Table 2 Comparison of two downscaling methods on the seasonal scale

Figure 4 displays the downscaling results. As is shown, there are large errors in the southwest of China both for summer and winter, which occurred in CMIP5 outputs (Fig. 4a, d) and the results of Pre downscale2 (Fig. 4c, f). The distributions of precipitation are similar for the results of CMIP5 and Pre downscale2(Fig. 4a, c, in summer and Fig. 4d, f, in winter), indicating that Pre downscale2 does not modify the errors occurred in CMIP5 outputs. The results of the method Pre downscale1 are in accordance with the true situations (Fig. 4b, e).

Fig. 4
figure 4

Downscaling results on the seasonal scale. a CMIP5 output in summer. b Pre downscale1 in summer. c Pre downscale2 in summer. d CMIP5 output in winter. e Pre downscale1in winter. f Pre downscale2 in winter

4.2 Comparison of different interpolators

We further compare different residual modification methods: HASM, inverse distance weighted method (IDW), Kriging, and Spline to give the best results. These methods are implemented ten times in ArcGIS 10.1. For comparison, we also give the downscaling result produced by GWR. GWR-HASM in Table 3 is the Pre downscale1. The average results of ten times show that GWR-HASM performs the best for two verification datasets. The worst result obviously comes from GWR, suggesting the importance of the residual modification process in precipitation simulation. GWR-Spline is better than GWR but worse than others. In China, GWR-Kriging outperforms GWR-IDW, while GWR-IDW outperforms GWR-Kriging in Jiangxi Province according to MAE and MRE. And from RMSE, GWR-Kriging is better than GWR-IDW, indicating that IDW is sensitive to outliers. The results presented here indicate that the inclusion of residual modification leads to a significant reduction in the error statistics and HASM is the optimal residual correction method.

→ **Work to do**:
1) According to the precipitation downscaling text, which residual modification method gives the best results?
2) Continue the precipitation downscaling text from where it stops.

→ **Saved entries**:
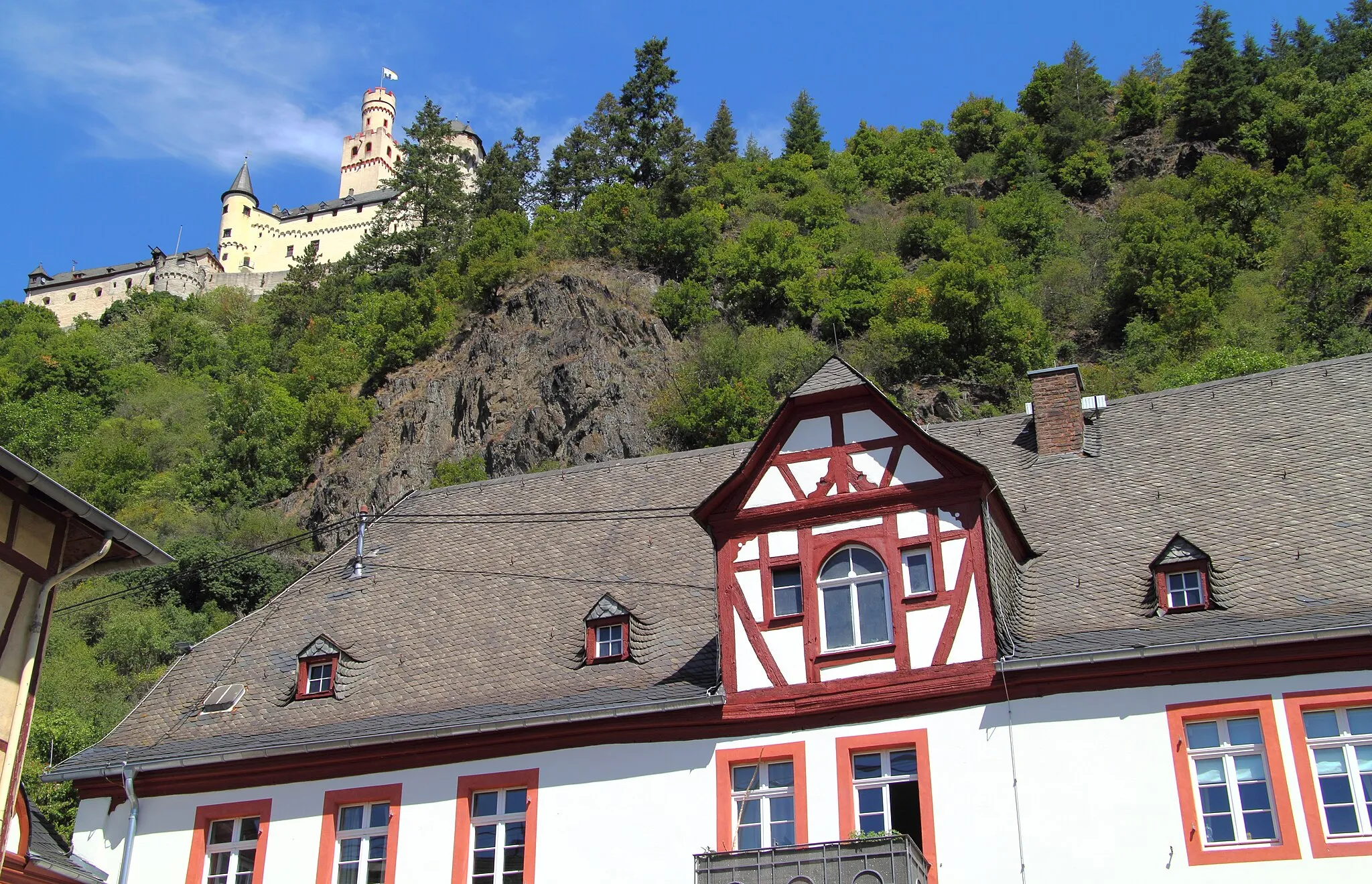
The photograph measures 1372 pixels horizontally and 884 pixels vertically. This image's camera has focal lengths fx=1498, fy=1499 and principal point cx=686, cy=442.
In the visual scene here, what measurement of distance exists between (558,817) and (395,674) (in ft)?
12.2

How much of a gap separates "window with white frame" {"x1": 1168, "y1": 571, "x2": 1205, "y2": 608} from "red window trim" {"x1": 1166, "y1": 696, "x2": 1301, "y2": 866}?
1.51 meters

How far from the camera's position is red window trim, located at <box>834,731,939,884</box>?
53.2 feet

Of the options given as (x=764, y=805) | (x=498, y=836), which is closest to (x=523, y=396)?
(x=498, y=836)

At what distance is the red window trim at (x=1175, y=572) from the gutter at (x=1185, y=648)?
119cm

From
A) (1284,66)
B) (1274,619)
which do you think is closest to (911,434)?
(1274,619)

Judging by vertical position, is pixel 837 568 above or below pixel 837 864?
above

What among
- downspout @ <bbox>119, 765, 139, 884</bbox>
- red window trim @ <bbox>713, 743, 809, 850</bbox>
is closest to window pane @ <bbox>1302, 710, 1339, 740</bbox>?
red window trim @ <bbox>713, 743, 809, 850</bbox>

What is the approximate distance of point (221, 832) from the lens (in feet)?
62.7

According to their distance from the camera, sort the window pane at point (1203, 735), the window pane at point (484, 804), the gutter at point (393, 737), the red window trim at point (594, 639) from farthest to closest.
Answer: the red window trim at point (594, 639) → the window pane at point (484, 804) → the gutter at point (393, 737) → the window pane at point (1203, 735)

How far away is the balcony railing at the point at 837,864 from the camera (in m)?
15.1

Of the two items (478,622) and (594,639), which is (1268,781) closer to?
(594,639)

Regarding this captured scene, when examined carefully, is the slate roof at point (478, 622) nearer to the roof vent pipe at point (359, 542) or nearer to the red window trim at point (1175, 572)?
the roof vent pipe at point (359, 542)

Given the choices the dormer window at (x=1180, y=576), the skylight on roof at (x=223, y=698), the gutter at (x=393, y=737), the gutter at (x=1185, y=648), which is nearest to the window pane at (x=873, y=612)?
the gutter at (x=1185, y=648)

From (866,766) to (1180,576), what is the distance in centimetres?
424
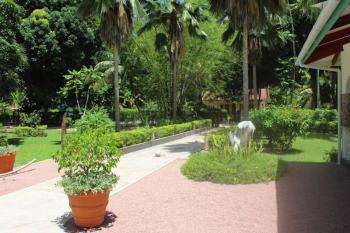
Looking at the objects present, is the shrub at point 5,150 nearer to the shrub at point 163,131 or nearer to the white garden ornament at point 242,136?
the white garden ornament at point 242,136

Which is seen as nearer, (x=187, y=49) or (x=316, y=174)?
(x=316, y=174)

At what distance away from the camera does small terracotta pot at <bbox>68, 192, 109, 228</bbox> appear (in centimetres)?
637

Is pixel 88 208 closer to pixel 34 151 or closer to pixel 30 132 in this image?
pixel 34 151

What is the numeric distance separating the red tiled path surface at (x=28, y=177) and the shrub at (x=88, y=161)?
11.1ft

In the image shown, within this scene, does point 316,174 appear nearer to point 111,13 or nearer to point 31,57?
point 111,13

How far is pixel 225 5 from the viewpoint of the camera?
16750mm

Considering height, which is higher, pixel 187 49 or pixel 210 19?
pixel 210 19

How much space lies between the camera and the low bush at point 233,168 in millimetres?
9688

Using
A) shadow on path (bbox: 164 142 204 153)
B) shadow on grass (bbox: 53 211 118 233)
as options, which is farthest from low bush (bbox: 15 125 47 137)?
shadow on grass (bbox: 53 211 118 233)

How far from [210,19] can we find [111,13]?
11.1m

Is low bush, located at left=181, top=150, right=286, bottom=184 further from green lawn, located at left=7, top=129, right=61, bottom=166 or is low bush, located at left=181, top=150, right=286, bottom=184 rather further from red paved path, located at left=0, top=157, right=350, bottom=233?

→ **Responses in order**:
1) HASM (GWR-HASM, the Pre downscale1 method) performs best.

2)
Table 3 Comparison of different interpolators in the residual modification process on the annual scale

We also employ the downscaling method Pre downscale1 to downscale seasonal mean precipitation by using different interpolators. Table 4 gives the simulation errors in summer. We can see that GWR-HASM gives the best results both in China and Jiangxi Province. For the validate dataset in China, the worst method is GWR, which indicates the importance of the residual modification in summer precipitation simulation. Spline is worse than other interpolators in China, and GWR-Spline performs worst in Jiangxi Province, indicating that Spline usually produces extreme values. GWR-Kriging performs better than GWR-IDW in China, while GWR-IDW is slightly better than GWR-Kriging according to MAE. In winter, the residual modification process is critically important as is shown in Table 5. GWR provides the worst performances in China and Jiangxi Province. GWR-HASM is more accurate than the classical interpolation methods, which is followed by GWR-Kriging.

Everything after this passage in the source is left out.